Il Vescovo Roberto Repole a Condove: “Sì alla tecnica, ma solo se non è disumana”

CONDOVE – Il Vescovo Roberto Repole domenica 7 gennaio ha celebrato in parrocchia a Condove.

IL VESCOVO REPOLE A CONDOVE

Domenica 7 gennaio alle ore 10.30 il Vescovo di Susa Roberto Repole ha celebrato la Messa nella Chiesa parrocchiale di Condove. Il giorno è dedicato al Battesimo di Gesù. Ha spiegato il monsignore nell’omelia. “Se pensassimo che la liturgia sia semplicemente il ricordare alcuni eventi di Gesù, uno di seguito all’altro, dovremmo constatare che tra ciò che abbiamo celebrato ieri e ciò che viviamo oggi c’è uno iato, un fossato, uno scarto davvero molto grande. Ieri eravamo invitati a fare memoria dei Magi che vanno nella grotta di Betlemme, vedono quel bambino infante e si prostrano ad adorarlo; oggi vediamo Gesù adulto, maturo, che si fa battezzare nelle acque del Giordano. Lo scarto tra i due eventi è troppo grande, ma la liturgia non è questo: la liturgia è la celebrazione della Chiesa; è ciò che ci permette di vedere e contemplare in profondità la verità profonda di Cristo e immergerci in Lui; è ciò che si dice la possibilità di contemplare il mistero di Cristo. E allora, a ben pensarci, non c’è molta discontinuità, molta differenza tra ciò che abbiamo celebrato ieri e ciò che celebriamo oggi. Ieri era l’epifania di Cristo, cioè la manifestazione di Gesù come il Signore e il Salvatore, non soltanto del popolo di Israele, ma di tutti i popoli simboleggiati da quei tre Magi che vanno a rendere onore a Gesù”.

LE NOSTRE OMBRE

“Oggi è la manifestazione e la rivelazione di Gesù come Signore e Salvatore dell’uomo in tutte le sue dimensioni, anche nelle sue tenebre, anche nelle sue ombre, anche nel suo peccato. Gesù che fa la fila con i peccatori, pur essendo senza peccato, per ricevere il battesimo di Giovanni il Battista, dice che questo Gesù vuole raggiungere tutto di noi, anche il nostro peccato, anche le nostre tenebre, anche le nostre ombre. Ed è bello contemplare Gesù oggi così: non c’è niente di me che possa rappresentare un ostacolo alla sua luce e dunque alla sua bontà, al suo amore, alla sua salvezza.
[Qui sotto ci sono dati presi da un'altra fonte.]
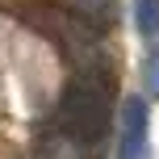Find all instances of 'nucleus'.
<instances>
[{"instance_id": "nucleus-2", "label": "nucleus", "mask_w": 159, "mask_h": 159, "mask_svg": "<svg viewBox=\"0 0 159 159\" xmlns=\"http://www.w3.org/2000/svg\"><path fill=\"white\" fill-rule=\"evenodd\" d=\"M147 101L126 96L121 105V159H147Z\"/></svg>"}, {"instance_id": "nucleus-3", "label": "nucleus", "mask_w": 159, "mask_h": 159, "mask_svg": "<svg viewBox=\"0 0 159 159\" xmlns=\"http://www.w3.org/2000/svg\"><path fill=\"white\" fill-rule=\"evenodd\" d=\"M134 25L143 38L159 34V0H134Z\"/></svg>"}, {"instance_id": "nucleus-4", "label": "nucleus", "mask_w": 159, "mask_h": 159, "mask_svg": "<svg viewBox=\"0 0 159 159\" xmlns=\"http://www.w3.org/2000/svg\"><path fill=\"white\" fill-rule=\"evenodd\" d=\"M147 92L159 96V46L147 55Z\"/></svg>"}, {"instance_id": "nucleus-1", "label": "nucleus", "mask_w": 159, "mask_h": 159, "mask_svg": "<svg viewBox=\"0 0 159 159\" xmlns=\"http://www.w3.org/2000/svg\"><path fill=\"white\" fill-rule=\"evenodd\" d=\"M59 121L75 143H96L109 126V101H105V88L96 80H75L67 88L63 105H59Z\"/></svg>"}]
</instances>
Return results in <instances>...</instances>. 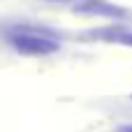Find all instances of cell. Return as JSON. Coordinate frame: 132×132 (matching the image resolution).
Wrapping results in <instances>:
<instances>
[{
  "label": "cell",
  "instance_id": "6da1fadb",
  "mask_svg": "<svg viewBox=\"0 0 132 132\" xmlns=\"http://www.w3.org/2000/svg\"><path fill=\"white\" fill-rule=\"evenodd\" d=\"M9 42L19 53H28V56H49L60 46L53 37L30 28H14L9 35Z\"/></svg>",
  "mask_w": 132,
  "mask_h": 132
},
{
  "label": "cell",
  "instance_id": "7a4b0ae2",
  "mask_svg": "<svg viewBox=\"0 0 132 132\" xmlns=\"http://www.w3.org/2000/svg\"><path fill=\"white\" fill-rule=\"evenodd\" d=\"M74 12L77 14H86V16H114V19L125 16L123 7L111 5L107 0H81V2L74 5Z\"/></svg>",
  "mask_w": 132,
  "mask_h": 132
},
{
  "label": "cell",
  "instance_id": "3957f363",
  "mask_svg": "<svg viewBox=\"0 0 132 132\" xmlns=\"http://www.w3.org/2000/svg\"><path fill=\"white\" fill-rule=\"evenodd\" d=\"M109 32H114V35H107V39H114V42L132 46V32H128V30H109Z\"/></svg>",
  "mask_w": 132,
  "mask_h": 132
},
{
  "label": "cell",
  "instance_id": "277c9868",
  "mask_svg": "<svg viewBox=\"0 0 132 132\" xmlns=\"http://www.w3.org/2000/svg\"><path fill=\"white\" fill-rule=\"evenodd\" d=\"M116 132H132V125H121V128H116Z\"/></svg>",
  "mask_w": 132,
  "mask_h": 132
},
{
  "label": "cell",
  "instance_id": "5b68a950",
  "mask_svg": "<svg viewBox=\"0 0 132 132\" xmlns=\"http://www.w3.org/2000/svg\"><path fill=\"white\" fill-rule=\"evenodd\" d=\"M44 2H72V0H44Z\"/></svg>",
  "mask_w": 132,
  "mask_h": 132
}]
</instances>
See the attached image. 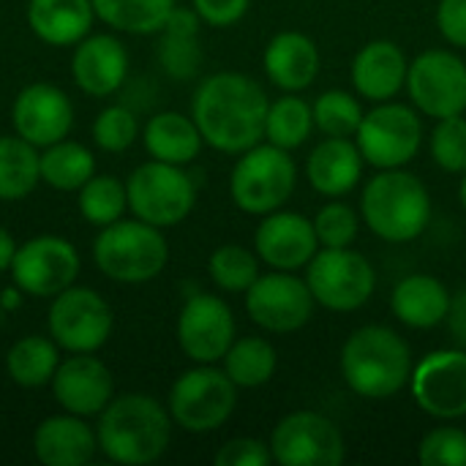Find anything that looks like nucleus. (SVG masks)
Segmentation results:
<instances>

È bello perché può capitare, qualche volta, che qualcuno di noi abbia vissuto dei fallimenti, possa aver commesso qualche peccato, che rimane lì, nella testa  e nel cuore, quasi che sia un impedimento a incontrare Dio. Così come è bello pensare che è capace di vederci nella nostra fragilità, anche laddove non ci sentiamo peccatori. A volte siamo così orgogliosi da non vedere neppure le nostre ombre, le nostre tenebre ma ci sono e ci sono per tutti! In ogni caso, ci sono per questa nostra umanità. Pensavo, leggendo questa pagina del Vangelo, quest’oggi, che siamo sempre molto propensi a mettere l’accento sulla bellezza della tecnica che avanza, che ci dà delle potenzialità nuove è vero, ma spesso nessuno ci aiuta a vedere l’altra faccia della medaglia: questa stessa tecnica a volte ci disumanizza, ci rende più tenebrosi e abbiamo bisogno di sapere che Cristo si immerge in quelle acque ed è capace di mostrarci un amore più potente delle tenebre della nostra umanità”.